You are viewing a plain text version of this content. The canonical link for it is here.
Posted to dev@parquet.apache.org by GitBox <gi...@apache.org> on 2021/01/23 10:56:34 UTC

[GitHub] [parquet-format] nevi-me opened a new pull request #165: PARQUET-675: Specify Interval LogicalType

nevi-me opened a new pull request #165:
URL: https://github.com/apache/parquet-format/pull/165


   I am working on the Parquet Rust implementation, specifically conversion with Arrow.
   One of the outstanding items in the Parquet types is how to deal with interval types.
   
   This PR proposes adding `LogicalType::Interval(IntervalType)`, which is compatible with Arrow. I have only made changes to the thrift file, as I'd like to get feedback on viability, before documenting the behaviour in the LogicalTypes.md.
   Much of the detail is however below in this message.
   
   The legacy `ConvertedType` has `INTERVAL`, but this interval is ambiguous for Arrow, because Arrow defines:
   1. Interval::YearMonth: i32 representing the number of elapsed whole months
   2. Interval::DayTime: i64 stored as 2 contiguous 32-bit integers, representing the number of elapsed days and milliseconds, respectively
   
   @julienledem initially suggested deprecating `INTERVAL` by replacing it with 2 converted types in #43, but given that Parquet got logical types since then, we could offer a better alternative by using the `LogicalType::Interval(IntervalUnit)`alternative.
   
   This would either be 32-bit or 64-bit based on the interval unit.
   On the 64-bit representation, I'm not opinionated on whether we should use an INT64 or FiXED_LEN_BYTE_ARRAY(8). I suspect though that we initially used FIXED_LEN_BYTE_ARRAY(12) because there's no 96-bit primitive.
   
   # Backward Compatibility with ConvertedType
   
   We do not deprecate the `INTERVAL` converted type, as one could always convert the LogicalType value to either the first 4 bytes, or the last 8, depending on the IntervalUnit; and so write only those bytes.
   
   We would mark converting from ConvertedType to LogicalType as undefined behaviour, because without any additional information on which of the 12 bytes are populated, readers could lose information (what Rust is currently doing).
   
   implementations that rely on the old behaviour still have the option of populating both converted type and logical type, so they should not populate the logical type in this instance.
   


----------------------------------------------------------------
This is an automated message from the Apache Git Service.
To respond to the message, please log on to GitHub and use the
URL above to go to the specific comment.

For queries about this service, please contact Infrastructure at:
users@infra.apache.org



[GitHub] [parquet-format] houqp commented on pull request #165: PARQUET-675: Specify Interval LogicalType

Posted by GitBox <gi...@apache.org>.
houqp commented on pull request #165:
URL: https://github.com/apache/parquet-format/pull/165#issuecomment-767105058


   I do agree that if this is something specific to Arrow, then we shouldn't impose it onto parquet. However, given that #43 was created to non-arrow use-case, it looks like the application of a more flexible interval type would have a broader impact?

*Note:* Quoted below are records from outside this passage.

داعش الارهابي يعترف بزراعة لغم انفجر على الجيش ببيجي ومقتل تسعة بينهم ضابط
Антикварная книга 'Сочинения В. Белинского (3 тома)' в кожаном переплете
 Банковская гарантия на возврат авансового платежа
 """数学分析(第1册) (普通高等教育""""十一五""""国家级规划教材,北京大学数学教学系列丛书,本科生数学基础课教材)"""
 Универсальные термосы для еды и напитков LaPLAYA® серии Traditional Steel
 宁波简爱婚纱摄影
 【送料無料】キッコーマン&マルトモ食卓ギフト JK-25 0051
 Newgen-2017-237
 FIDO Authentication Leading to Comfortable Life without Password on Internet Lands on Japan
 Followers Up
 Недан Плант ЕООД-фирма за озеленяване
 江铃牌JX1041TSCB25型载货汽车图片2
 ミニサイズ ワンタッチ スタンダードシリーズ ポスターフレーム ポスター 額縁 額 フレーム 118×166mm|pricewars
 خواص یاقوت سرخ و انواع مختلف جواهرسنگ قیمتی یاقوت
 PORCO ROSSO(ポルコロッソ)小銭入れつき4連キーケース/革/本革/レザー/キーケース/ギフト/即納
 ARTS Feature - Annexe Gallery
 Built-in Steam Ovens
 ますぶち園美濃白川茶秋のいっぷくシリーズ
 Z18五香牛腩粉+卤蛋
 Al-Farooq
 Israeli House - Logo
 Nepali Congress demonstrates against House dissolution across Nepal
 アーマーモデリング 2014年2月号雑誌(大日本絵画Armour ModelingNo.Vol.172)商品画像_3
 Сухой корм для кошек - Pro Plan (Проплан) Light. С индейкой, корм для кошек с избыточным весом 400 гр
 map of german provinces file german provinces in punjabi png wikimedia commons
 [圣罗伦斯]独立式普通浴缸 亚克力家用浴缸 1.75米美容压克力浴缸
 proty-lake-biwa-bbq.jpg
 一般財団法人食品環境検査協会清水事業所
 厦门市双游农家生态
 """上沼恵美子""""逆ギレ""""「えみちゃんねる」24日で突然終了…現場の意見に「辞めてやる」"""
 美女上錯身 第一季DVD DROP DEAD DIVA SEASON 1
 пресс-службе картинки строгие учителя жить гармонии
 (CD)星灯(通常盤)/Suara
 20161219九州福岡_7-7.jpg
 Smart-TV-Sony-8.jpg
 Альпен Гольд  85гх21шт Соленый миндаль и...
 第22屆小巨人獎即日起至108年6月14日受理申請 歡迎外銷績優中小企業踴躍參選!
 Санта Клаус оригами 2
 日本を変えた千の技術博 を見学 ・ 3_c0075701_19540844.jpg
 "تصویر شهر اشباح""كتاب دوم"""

----------------------------------------------------------------
This is an automated message from the Apache Git Service.
To respond to the message, please log on to GitHub and use the
URL above to go to the specific comment.

For queries about this service, please contact Infrastructure at:
users@infra.apache.org



[GitHub] [parquet-format] nevi-me commented on pull request #165: PARQUET-675: Specify Interval LogicalType

Posted by GitBox <gi...@apache.org>.
nevi-me commented on pull request #165:
URL: https://github.com/apache/parquet-format/pull/165#issuecomment-767132481


   Thanks for the responses, I'll look at the interval vs duration support in more detail in the coming weeks, and rather put together a Google doc for discussion in the Parquet mailing list.
   
   > The existing interval type seems reasonable in parquet.
   
   It's reasonable for converted types, but has no equivalent logical type. While this is still fine as we have to write converted types in the metadata for backwards-compatibility, it still means that one has to write a 4-byte value into a 12-byte FLA in order for the converted type to make sense when being read by another application.
   
   The Arrow schema is binary, so in the long-run I wouldn't expect a non-Arrow reader to care about it. So, I was trying to approach adding INTERVAL to logical types, so that one could drop the INTERVAL converted type (as it wouldn't be correct to map Logical::INTERVAL to Converted::INTERVAL.
   
   I'll research this subject, read and write files with v2 of the writer, and come back with observations.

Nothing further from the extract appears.